3.7. Tussen het instellen van het beroep op 6 mei 2009 en het eindarrest van het hof van 9 november 2010 zijn een jaar, zes maanden en drie dagen verlopen. De termijn van 16 maanden voor de afwikkeling van de zaak in hoger beroep van een voorlopig gehechte verdachte is dus niet gehaald. Deze termijn is met iets meer dan twee maanden overschreden. In aanmerking genomen dat het hof akkoord is gegaan met de onderzoekswensen van de verdediging, dat er met betrekking tot de verschillende onderwerpen nieuwe processen-verbaal moest worden opgemaakt en deskundigen moesten worden geïnformeerd en dat aan de nieuwe advocaat van verdachte respijt is gegund om zich in de zaak in te werken is zo een overschrijding van de termijn van 16 maanden op zichzelf naar mijn oordeel niet onredelijk te noemen. Maar in deze zaak kan men zich afvragen of het tijdsverloop tussen 24 juni en 5 oktober 2010 wel wordt gedekt door de redenen die het hof heeft aangegeven. Dat het zittingsrooster van het hof een eerdere behandeling niet toeliet is niet een belemmering die aan verdachte kan worden tegengeworpen, nu de zaak kennelijk in maart 2010 voor behandeling gereed lag. Omdat alle door het hof gelaste onderzoeksactiviteiten kennelijk al ruim voor 5 oktober 2010 waren afgehandeld meen ik dat de overschrijding van de redelijke termijn met twee maanden en drie dagen niet door de complexiteit van de zaak en de procesopstelling van de verdediging kan worden verklaard.

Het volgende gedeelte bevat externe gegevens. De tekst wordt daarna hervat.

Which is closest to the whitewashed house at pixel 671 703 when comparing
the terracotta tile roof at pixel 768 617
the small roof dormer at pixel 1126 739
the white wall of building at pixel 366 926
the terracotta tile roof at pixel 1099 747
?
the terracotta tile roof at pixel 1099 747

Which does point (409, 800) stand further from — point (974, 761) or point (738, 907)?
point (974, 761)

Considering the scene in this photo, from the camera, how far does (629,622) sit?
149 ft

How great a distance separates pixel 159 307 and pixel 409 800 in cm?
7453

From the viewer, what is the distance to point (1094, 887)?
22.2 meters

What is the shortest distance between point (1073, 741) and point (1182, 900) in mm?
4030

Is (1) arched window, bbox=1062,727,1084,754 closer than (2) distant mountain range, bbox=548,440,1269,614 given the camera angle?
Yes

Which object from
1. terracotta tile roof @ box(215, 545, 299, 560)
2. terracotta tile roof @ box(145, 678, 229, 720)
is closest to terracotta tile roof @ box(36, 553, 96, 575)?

Het middel komt mij gegrond voor. Tot nu toe is evenwel de behandeling van de zaak in cassatie met bijzondere voortvarendheid ter hand genomen. Op 22 november 2010 is immers cassatie ingesteld. Negen en een halve maand nadien wordt deze conclusie genomen. Tot nu toe is er daarom geen reden om aan de schending van de redelijke termijn in hoger beroep enigerlei gevolg te verbinden.
4. Het middel is vooralsnog vruchteloos voorgesteld. Ambtshalve heb ik geen grond aangetroffen die tot vernietiging aanleiding behoort te geven.
5. Deze conclusie strekt tot verwerping van het beroep.